Prep Time 10 minutes
Cook Time 50 minutes
Total Time 1 hour
Servings: 10 servings

Ingredients
  

  • 3 very ripe bananas (the spottier, the better)
  • 2 large eggs, room temperature
  • 1/3 cup plain Greek yogurt (or dairy-free yogurt)
  • 2 tablespoons maple syrup or honey (optional, adjust to taste)
  • 1 teaspoon vanilla extract
  • 1 1/4 cups white whole wheat flour (or regular all-purpose)
  • 1/2 cup protein powder (whey or plant-based; vanilla or unflavored)
  • 1 teaspoon baking soda
  • 1/2 teaspoon baking powder
  • 1/2 teaspoon fine sea salt
  • 1 teaspoon ground cinnamon (optional but nice)
  • 2 tablespoons melted coconut oil or neutral oil
  • 2–3 tablespoons milk (dairy or non-dairy), as needed for batter consistency
  • 1/3 cup chopped nuts or dark chocolate chips (optional mix-ins)
  • Nut butter for serving (peanut, almond, or cashew butter)

Method
 

  1. Prep the pan and oven. Heat oven to 350°F (175°C). Line a 9x5-inch loaf pan with parchment paper, leaving overhang for easy lifting. Lightly grease the sides.
  2. Mash the bananas. In a large bowl, mash the bananas until mostly smooth with a few small lumps. You should have about 1 1/4 to 1 1/2 cups.
  3. Whisk in the wet ingredients. Add eggs, Greek yogurt, maple syrup or honey, vanilla, and melted oil. Whisk until well combined and glossy.
  4. Mix the dry ingredients. In a separate bowl, stir together the flour, protein powder, baking soda, baking powder, salt, and cinnamon. Break up any clumps, especially in the protein powder.

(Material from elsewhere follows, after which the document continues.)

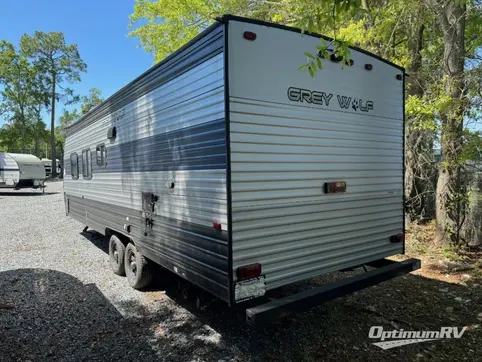 2022 Forest River Cherokee Grey Wolf 26DJSE RV Photo 3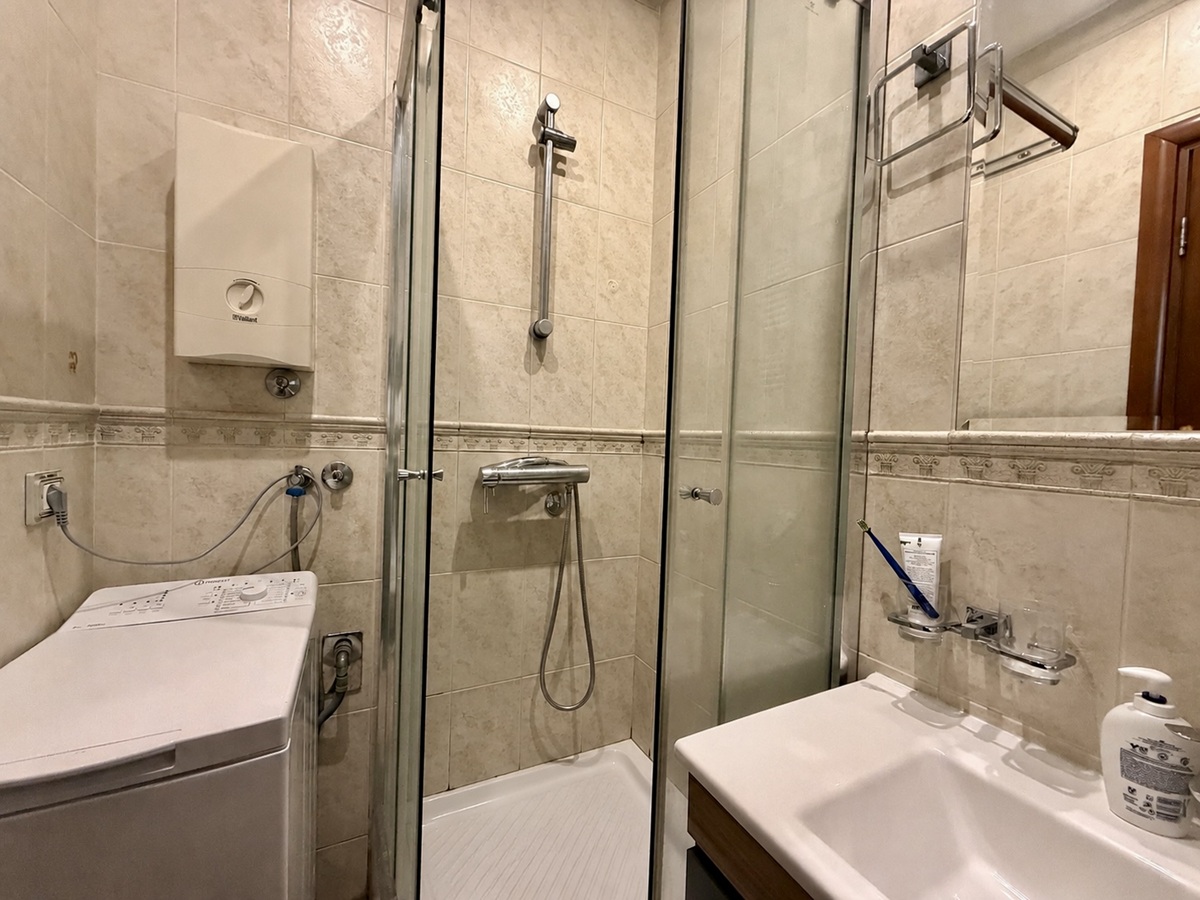 1 5 stan od 37 m² na Vračaru kod Hrama Svetog Save 5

  5. Combine wet and dry. Add the dry mixture to the banana mixture. Stir gently with a spatula until just combined. If the batter seems too thick (like cookie dough), fold in 2–3 tablespoons milk to reach a thick, spoonable batter.
  6. Add mix-ins. Fold in chopped nuts or chocolate chips if using, keeping the batter tender by not overmixing.

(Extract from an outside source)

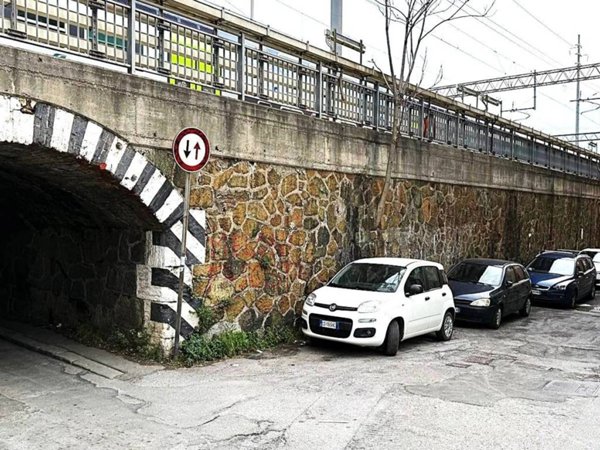 appartamento in vendita a Genova in zona Bolzaneto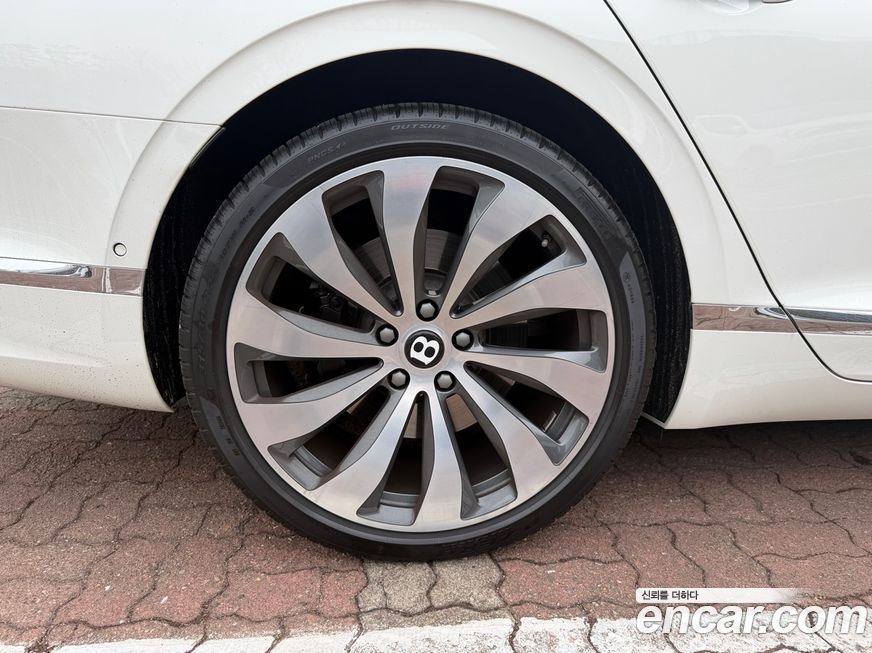 Bentley Flying Spur 2022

  7. Fill the pan. Scrape the batter into the prepared loaf pan and smooth the top. For a prettier loaf, run a knife down the center to create a slight ridge.

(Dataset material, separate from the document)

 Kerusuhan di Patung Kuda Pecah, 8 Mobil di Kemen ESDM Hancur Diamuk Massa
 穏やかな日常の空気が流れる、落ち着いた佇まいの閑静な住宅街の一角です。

  8. Bake. Bake for 45–55 minutes, or until the top is set and a toothpick inserted in the center comes out mostly clean with a few moist crumbs. If the top browns too quickly, tent with foil for the last 10–15 minutes.
  9. Cool completely. Let the loaf cool in the pan for 10 minutes, then lift it out and finish cooling on a wire rack. This helps it set and slice cleanly.
  10. Slice and serve. Cut into thick slices. Spread with 1–2 tablespoons nut butter per slice for a satisfying, protein-rich snack.